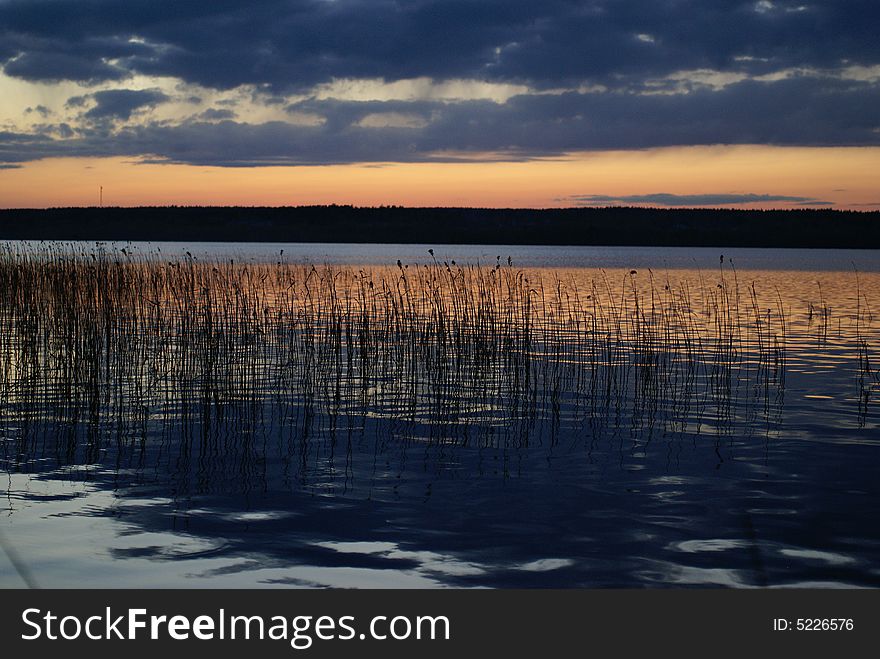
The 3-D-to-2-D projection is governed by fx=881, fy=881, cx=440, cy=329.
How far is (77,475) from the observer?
6.68 meters

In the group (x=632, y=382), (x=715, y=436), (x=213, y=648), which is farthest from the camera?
(x=632, y=382)

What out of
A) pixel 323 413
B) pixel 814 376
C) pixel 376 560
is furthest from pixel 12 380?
pixel 814 376

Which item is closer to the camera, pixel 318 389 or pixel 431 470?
pixel 431 470

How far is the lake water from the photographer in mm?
4965

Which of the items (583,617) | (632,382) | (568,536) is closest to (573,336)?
(632,382)

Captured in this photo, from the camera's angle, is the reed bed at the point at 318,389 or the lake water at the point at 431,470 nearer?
the lake water at the point at 431,470

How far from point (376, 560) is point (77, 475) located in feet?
9.67

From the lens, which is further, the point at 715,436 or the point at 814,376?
the point at 814,376

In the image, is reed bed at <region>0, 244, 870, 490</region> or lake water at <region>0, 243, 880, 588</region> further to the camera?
reed bed at <region>0, 244, 870, 490</region>

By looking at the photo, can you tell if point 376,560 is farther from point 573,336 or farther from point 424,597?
point 573,336

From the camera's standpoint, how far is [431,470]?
7.09m

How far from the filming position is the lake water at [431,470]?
4965mm

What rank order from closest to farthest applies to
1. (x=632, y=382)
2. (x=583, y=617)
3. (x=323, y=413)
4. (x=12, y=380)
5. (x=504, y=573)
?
(x=583, y=617) < (x=504, y=573) < (x=323, y=413) < (x=12, y=380) < (x=632, y=382)

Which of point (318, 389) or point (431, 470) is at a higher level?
point (318, 389)
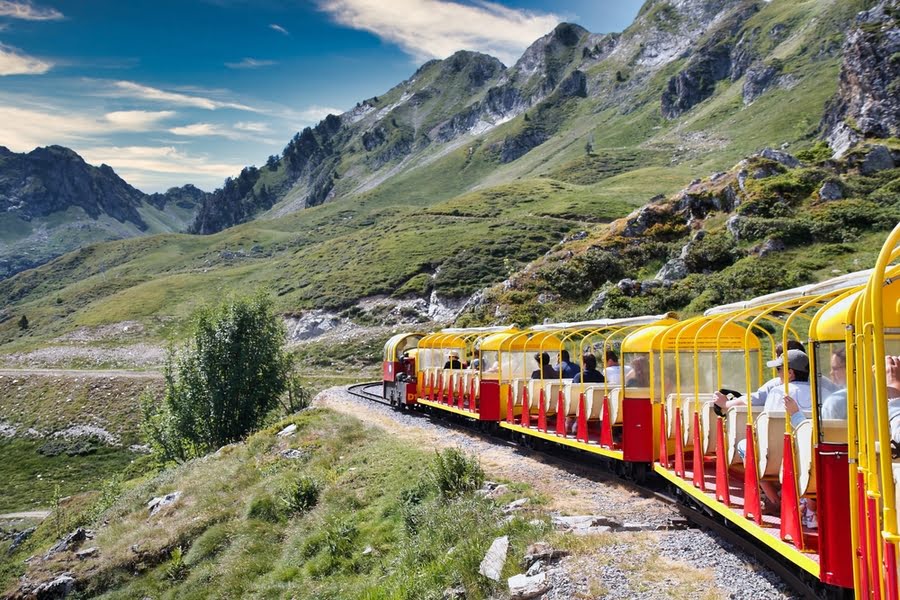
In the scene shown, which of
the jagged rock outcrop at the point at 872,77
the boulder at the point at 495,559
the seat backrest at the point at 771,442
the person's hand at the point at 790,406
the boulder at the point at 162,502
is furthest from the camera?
the jagged rock outcrop at the point at 872,77

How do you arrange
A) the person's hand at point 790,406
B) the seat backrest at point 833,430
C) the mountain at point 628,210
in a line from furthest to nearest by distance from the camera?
the mountain at point 628,210
the person's hand at point 790,406
the seat backrest at point 833,430

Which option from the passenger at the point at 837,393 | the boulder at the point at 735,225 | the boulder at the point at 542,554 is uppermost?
the boulder at the point at 735,225

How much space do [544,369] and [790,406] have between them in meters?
11.7

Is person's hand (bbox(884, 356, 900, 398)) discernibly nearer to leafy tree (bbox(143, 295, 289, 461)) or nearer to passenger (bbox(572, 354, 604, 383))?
passenger (bbox(572, 354, 604, 383))

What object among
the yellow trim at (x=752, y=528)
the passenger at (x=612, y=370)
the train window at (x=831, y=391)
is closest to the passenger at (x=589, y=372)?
the passenger at (x=612, y=370)

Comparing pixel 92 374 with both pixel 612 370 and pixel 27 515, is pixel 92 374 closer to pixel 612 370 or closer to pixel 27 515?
pixel 27 515

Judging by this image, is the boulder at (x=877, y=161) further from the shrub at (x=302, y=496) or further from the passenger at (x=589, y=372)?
the shrub at (x=302, y=496)

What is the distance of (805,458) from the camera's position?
6.86 meters

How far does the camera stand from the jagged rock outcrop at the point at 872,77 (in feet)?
221

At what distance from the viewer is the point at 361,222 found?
19300 cm

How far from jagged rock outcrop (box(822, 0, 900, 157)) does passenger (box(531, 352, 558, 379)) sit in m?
57.6

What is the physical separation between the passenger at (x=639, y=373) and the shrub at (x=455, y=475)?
3522mm

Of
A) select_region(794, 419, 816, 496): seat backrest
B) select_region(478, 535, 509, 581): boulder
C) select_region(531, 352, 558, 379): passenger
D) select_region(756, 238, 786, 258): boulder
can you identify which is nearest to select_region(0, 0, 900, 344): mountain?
select_region(756, 238, 786, 258): boulder

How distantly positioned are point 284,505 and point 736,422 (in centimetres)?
1262
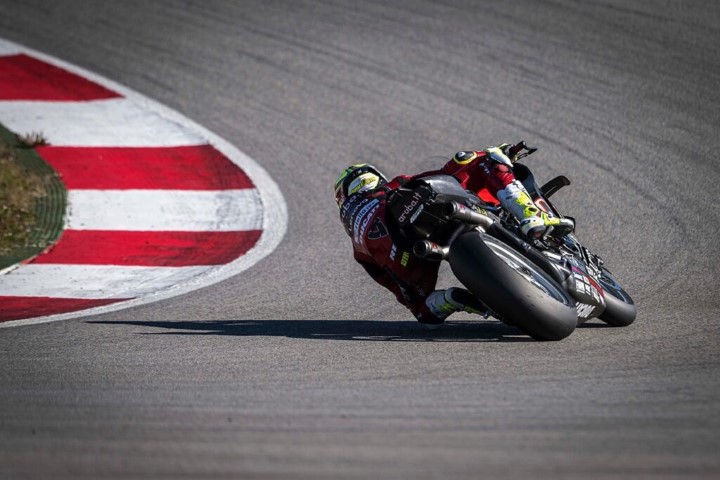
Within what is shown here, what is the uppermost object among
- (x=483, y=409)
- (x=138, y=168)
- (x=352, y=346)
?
(x=483, y=409)

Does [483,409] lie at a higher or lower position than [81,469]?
higher

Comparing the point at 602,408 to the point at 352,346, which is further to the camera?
the point at 352,346

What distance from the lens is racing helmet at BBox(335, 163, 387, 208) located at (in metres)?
6.02

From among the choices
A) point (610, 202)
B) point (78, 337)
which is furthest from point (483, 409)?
point (610, 202)

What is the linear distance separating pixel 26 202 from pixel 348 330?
4351mm

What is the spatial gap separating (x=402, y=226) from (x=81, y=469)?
2.61 m

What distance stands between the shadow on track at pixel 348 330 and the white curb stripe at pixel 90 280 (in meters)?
1.05

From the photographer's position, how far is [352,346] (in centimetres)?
535

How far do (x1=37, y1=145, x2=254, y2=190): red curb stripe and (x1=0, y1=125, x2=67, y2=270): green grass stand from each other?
16 centimetres

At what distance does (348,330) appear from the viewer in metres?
5.91

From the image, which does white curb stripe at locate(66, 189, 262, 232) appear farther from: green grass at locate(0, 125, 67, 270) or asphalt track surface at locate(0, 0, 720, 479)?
asphalt track surface at locate(0, 0, 720, 479)

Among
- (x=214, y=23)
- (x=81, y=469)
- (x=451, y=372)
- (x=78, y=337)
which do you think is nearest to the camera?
(x=81, y=469)

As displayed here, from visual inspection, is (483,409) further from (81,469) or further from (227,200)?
(227,200)

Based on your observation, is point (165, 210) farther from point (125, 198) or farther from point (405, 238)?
point (405, 238)
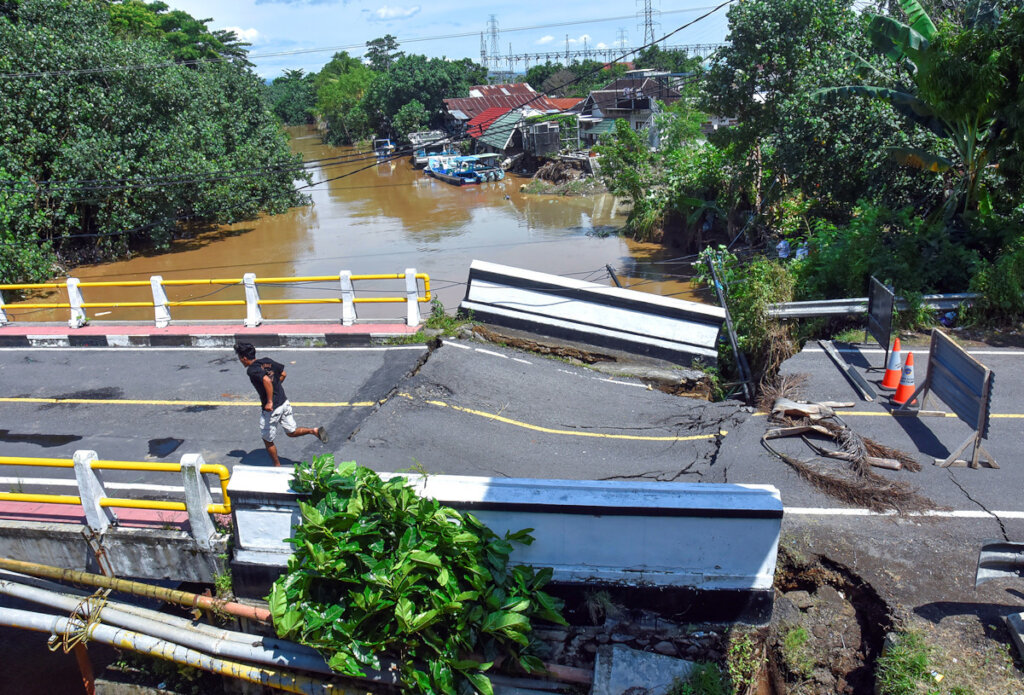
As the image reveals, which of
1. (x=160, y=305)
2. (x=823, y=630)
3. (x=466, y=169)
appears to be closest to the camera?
(x=823, y=630)

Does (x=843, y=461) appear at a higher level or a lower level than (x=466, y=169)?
lower

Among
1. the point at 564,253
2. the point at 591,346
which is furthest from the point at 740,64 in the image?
the point at 591,346

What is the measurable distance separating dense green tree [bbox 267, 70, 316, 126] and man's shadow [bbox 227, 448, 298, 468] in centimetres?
10654

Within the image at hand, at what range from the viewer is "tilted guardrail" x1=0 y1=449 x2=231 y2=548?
5848mm

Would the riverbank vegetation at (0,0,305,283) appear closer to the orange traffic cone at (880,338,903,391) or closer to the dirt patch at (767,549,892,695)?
the orange traffic cone at (880,338,903,391)

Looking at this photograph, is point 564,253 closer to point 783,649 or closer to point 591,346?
point 591,346

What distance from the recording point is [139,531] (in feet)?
21.1

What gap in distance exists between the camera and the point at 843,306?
11.4 metres

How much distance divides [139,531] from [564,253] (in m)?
26.3

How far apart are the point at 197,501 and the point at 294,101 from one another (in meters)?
118

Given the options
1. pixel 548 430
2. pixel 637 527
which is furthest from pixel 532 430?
pixel 637 527

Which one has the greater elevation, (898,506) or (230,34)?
(230,34)

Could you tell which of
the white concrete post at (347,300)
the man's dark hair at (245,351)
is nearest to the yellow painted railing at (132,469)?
the man's dark hair at (245,351)

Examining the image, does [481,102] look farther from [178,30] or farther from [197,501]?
[197,501]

* _What is needed_
Return all of the entries word for word, but omit the pictures.

* _Answer below_
The 3-D-to-2-D projection is governed by fx=881, fy=881, cx=440, cy=329.
How far is (77,475) from the observer?
6.68 meters

In the group (x=632, y=382), (x=715, y=436), (x=213, y=648), which is farthest from the camera?
(x=632, y=382)

What out of
A) pixel 323 413
B) pixel 814 376
C) pixel 376 560
is furthest from pixel 12 380?
pixel 814 376

Which item is closer to the camera, pixel 318 389 or pixel 431 470?
pixel 431 470

How far is the lake water from the photographer in mm?
4965

Which of the items (583,617) | (632,382) | (568,536) is closest to (573,336)?
(632,382)

Captured in this photo, from the camera's angle, is the reed bed at the point at 318,389 or the lake water at the point at 431,470 nearer?
the lake water at the point at 431,470

How far from point (376, 560) is point (77, 475) located in feet?
9.67

From the lens, which is further, the point at 715,436 or the point at 814,376?
the point at 814,376

In the image, is reed bed at <region>0, 244, 870, 490</region> or lake water at <region>0, 243, 880, 588</region> further to the camera?
reed bed at <region>0, 244, 870, 490</region>

By looking at the photo, can you tell if point 376,560 is farther from point 573,336 or farther from point 424,597?
point 573,336

From the camera's standpoint, how far is [431,470]?
7.09m

How far from the filming position is the lake water at [431,470]?
4965mm

What rank order from closest to farthest applies to
1. (x=632, y=382)
2. (x=583, y=617)
3. (x=323, y=413)
4. (x=12, y=380)
5. (x=504, y=573)
?
(x=583, y=617) < (x=504, y=573) < (x=323, y=413) < (x=12, y=380) < (x=632, y=382)

Which of point (318, 389) or point (431, 470) is at a higher level?
point (318, 389)
In the scene shown, which of
the jagged rock outcrop at the point at 872,77
the boulder at the point at 495,559
the seat backrest at the point at 771,442
the person's hand at the point at 790,406
the boulder at the point at 162,502
is furthest from the camera?
the jagged rock outcrop at the point at 872,77

How do you arrange
A) the person's hand at point 790,406
B) the seat backrest at point 833,430
C) the mountain at point 628,210
in a line from furthest to nearest by distance from the camera?
the mountain at point 628,210
the person's hand at point 790,406
the seat backrest at point 833,430

Which option from the passenger at the point at 837,393 | the boulder at the point at 735,225 | the boulder at the point at 542,554 is uppermost?
the boulder at the point at 735,225

How much space do [544,369] and [790,406] have between them in meters?
11.7

Is person's hand (bbox(884, 356, 900, 398)) discernibly nearer to leafy tree (bbox(143, 295, 289, 461)) or nearer to passenger (bbox(572, 354, 604, 383))?
passenger (bbox(572, 354, 604, 383))

What object among
the yellow trim at (x=752, y=528)
the passenger at (x=612, y=370)
the train window at (x=831, y=391)
is closest to the passenger at (x=589, y=372)?
the passenger at (x=612, y=370)

Comparing pixel 92 374 with both pixel 612 370 and pixel 27 515, is pixel 92 374 closer to pixel 612 370 or closer to pixel 27 515?
pixel 27 515

Judging by this image, is the boulder at (x=877, y=161) further from the shrub at (x=302, y=496) or further from the passenger at (x=589, y=372)?
the shrub at (x=302, y=496)

What is the distance of (805,458) from the camera's position?
6.86 meters

How far does the camera stand from the jagged rock outcrop at the point at 872,77 (in feet)?
221

At what distance from the viewer is the point at 361,222 found?
19300 cm

How far from jagged rock outcrop (box(822, 0, 900, 157)) does passenger (box(531, 352, 558, 379)) sit in m?
57.6

What is the physical separation between the passenger at (x=639, y=373) and the shrub at (x=455, y=475)?
3522mm

Of
A) select_region(794, 419, 816, 496): seat backrest
B) select_region(478, 535, 509, 581): boulder
C) select_region(531, 352, 558, 379): passenger
D) select_region(756, 238, 786, 258): boulder
can you identify which is nearest to select_region(0, 0, 900, 344): mountain?
select_region(756, 238, 786, 258): boulder

How distantly positioned are point 284,505 and point 736,422 (in centimetres)?
1262
Within what is shown here, what is the uppermost object among
- (x=483, y=409)
- (x=138, y=168)
- (x=352, y=346)
?
(x=483, y=409)

Does [483,409] lie at a higher or lower position than [81,469]?
higher

Comparing the point at 602,408 to the point at 352,346, which is further to the camera?
the point at 352,346

What distance from the lens is racing helmet at BBox(335, 163, 387, 208) located at (in metres)?
6.02

From among the choices
A) point (610, 202)
B) point (78, 337)
which is furthest from point (483, 409)?
point (610, 202)

What is the linear distance separating pixel 26 202 from pixel 348 330?
4351mm

What is the spatial gap separating (x=402, y=226) from (x=81, y=469)?
2.61 m

What distance stands between the shadow on track at pixel 348 330 and the white curb stripe at pixel 90 280 (in meters)?
1.05

From the photographer's position, how far is [352,346] (in centimetres)?
535

How far do (x1=37, y1=145, x2=254, y2=190): red curb stripe and (x1=0, y1=125, x2=67, y2=270): green grass stand from each other?
16 centimetres

At what distance does (348,330) appear from the viewer in metres?
5.91

From the image, which does white curb stripe at locate(66, 189, 262, 232) appear farther from: green grass at locate(0, 125, 67, 270) or asphalt track surface at locate(0, 0, 720, 479)?
asphalt track surface at locate(0, 0, 720, 479)

Among
- (x=214, y=23)
- (x=81, y=469)
- (x=451, y=372)
- (x=78, y=337)
which do you think is nearest to the camera?
(x=81, y=469)

As displayed here, from visual inspection, is (483,409) further from (81,469) or further from (227,200)?
(227,200)

Based on your observation, is point (165, 210) farther from point (125, 198) or farther from point (405, 238)?
point (405, 238)
As the image reveals, which of
1. (x=160, y=305)
2. (x=823, y=630)
3. (x=466, y=169)
appears to be closest to the camera?
(x=823, y=630)

Does (x=843, y=461) appear at a higher level or a lower level than (x=466, y=169)?
lower

Among
1. the point at 564,253
2. the point at 591,346
which is furthest from the point at 740,64 in the image?
the point at 591,346

What is the measurable distance separating dense green tree [bbox 267, 70, 316, 126] and man's shadow [bbox 227, 448, 298, 468] in centimetres?
10654

Within the image at hand, at what range from the viewer is "tilted guardrail" x1=0 y1=449 x2=231 y2=548?
5848mm

Would the riverbank vegetation at (0,0,305,283) appear closer to the orange traffic cone at (880,338,903,391) or closer to the dirt patch at (767,549,892,695)?
the orange traffic cone at (880,338,903,391)

Looking at this photograph, is point 564,253 closer to point 783,649 or closer to point 591,346?
point 591,346

What distance from the recording point is [139,531] (in feet)?
21.1

What gap in distance exists between the camera and the point at 843,306?
11.4 metres

How much distance divides [139,531] from [564,253] (in m)?
26.3

How far apart are the point at 197,501 and the point at 294,101 from one another (in meters)?
118

Given the options
1. pixel 548 430
2. pixel 637 527
which is furthest from pixel 532 430?
pixel 637 527

Which one has the greater elevation, (898,506) or (230,34)?
(230,34)

Could you tell which of
the white concrete post at (347,300)
the man's dark hair at (245,351)
is nearest to the yellow painted railing at (132,469)?
the man's dark hair at (245,351)

Examining the image, does [481,102] look farther from [178,30] or farther from [197,501]?
[197,501]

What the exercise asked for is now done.